Le politiche sull’immigrazione non subiranno forse mutamenti di profonda sostanza, ma quanto meno è auspicabile che cercheremo di non trasformare il Mediterraneo in un cimitero galleggiante. Sarà necessario rivedere completamente il Trattato di Dublino, ma sarà più semplice farlo con gli esponenti del governo presenti alle riunioni a ciò destinate piuttosto che con quelli che le ignoravano regolarmente per presenziare invece a comizi e comparsate. Ci si aspetta intanto un governo che sappia impugnare le leggi regionali xenofobe e rimettere la Carta al centro di ogni proposta legislativa nazionale e regionale.

In primo luogo, però, con la nascita del “Conte bis” finisce l’apoteosi di Salvini. La sua onnipresenza e la sua onnipotenza sono rimaste sepolte sotto il suo delirio onanistico, la richiesta di pieni poteri lo ha portato alla perdita di ogni potere. La sceneggiata a base di grida invasate e saluti romani messa in onda sotto Montecitorio è stata l’ennesima sconfitta: di fronte all’invasione di Roma annunciata 34 giorni orsono, solo qualche migliaio di fascistelli ha presenziato alla retromarcia su Roma.

● **Scopo del compito**
Riscrivi il passo del testo di partenza che va da "Le politiche sull’immigrazione" fino a "nazionale e regionale." compreso, sostituendo "Trattato di Dublino" con "Regolamento di Dublino".

● **Materiale fornito**
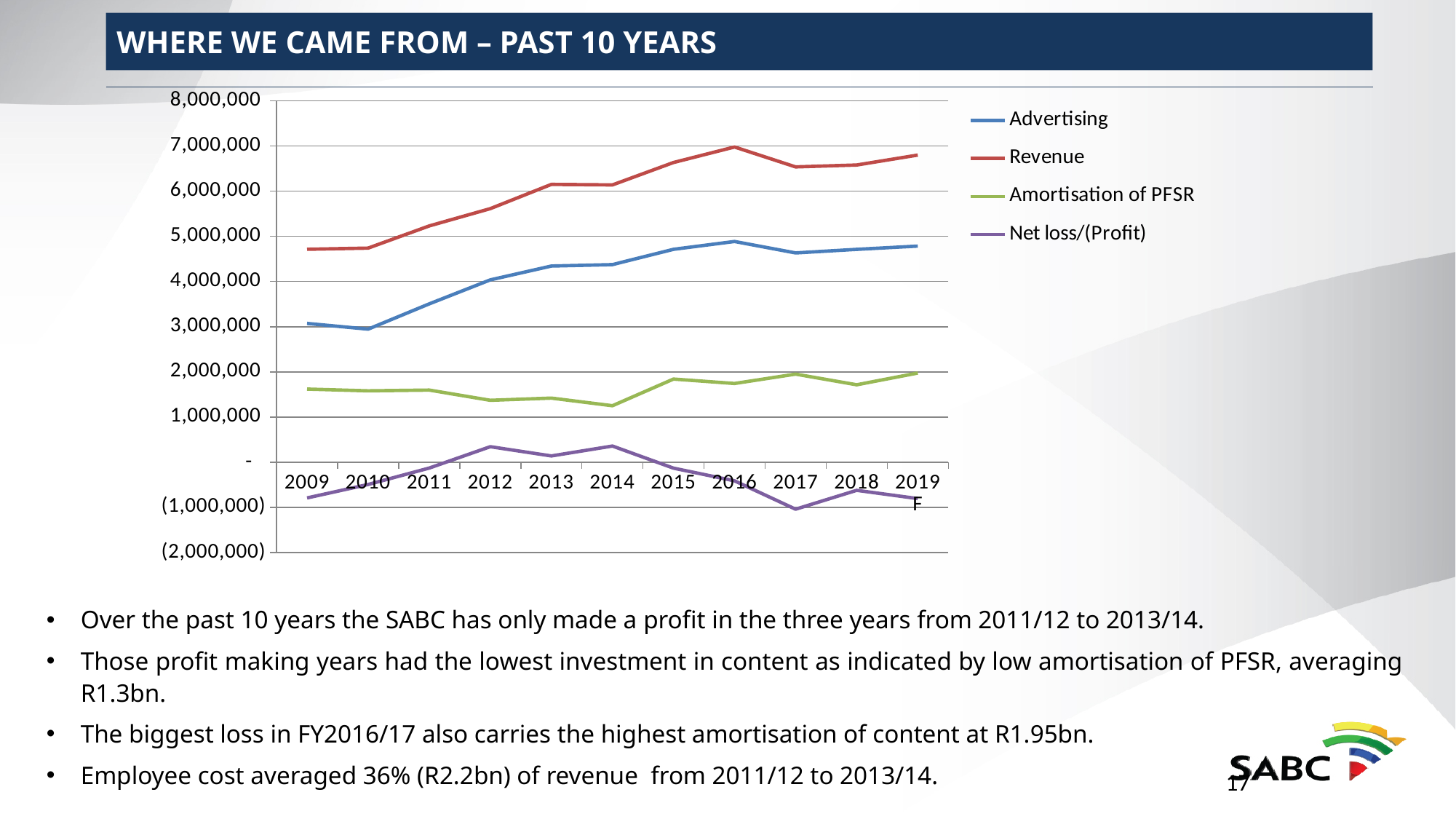
How many series does the chart legend list? 4 What kind of chart is shown on the slide? Line chart In which year does the Revenue series reach its highest value? 2016 Is the Revenue value for 2015 greater or less than 6,000,000? greater Does the Revenue series rise or fall from 2009 to 2016? Rise Is the Revenue value for 2009 greater or less than 5,000,000? less How many years are plotted along the x axis of the chart? 11 Which colour is used for the Amortisation of PFSR line in the chart? Green In which year is the Advertising series at its lowest value? 2010 In which year is the Net loss/(Profit) series at its lowest value? 2017 Which series has the larger value in 2019, Revenue or Advertising? Revenue Is the Advertising value for 2013 greater or less than 4,000,000? greater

● **Risultato**
Le politiche sull’immigrazione non subiranno forse mutamenti di profonda sostanza, ma quanto meno è auspicabile che cercheremo di non trasformare il Mediterraneo in un cimitero galleggiante. Sarà necessario rivedere completamente il Regolamento di Dublino, ma sarà più semplice farlo con gli esponenti del governo presenti alle riunioni a ciò destinate piuttosto che con quelli che le ignoravano regolarmente per presenziare invece a comizi e comparsate. Ci si aspetta intanto un governo che sappia impugnare le leggi regionali xenofobe e rimettere la Carta al centro di ogni proposta legislativa nazionale e regionale.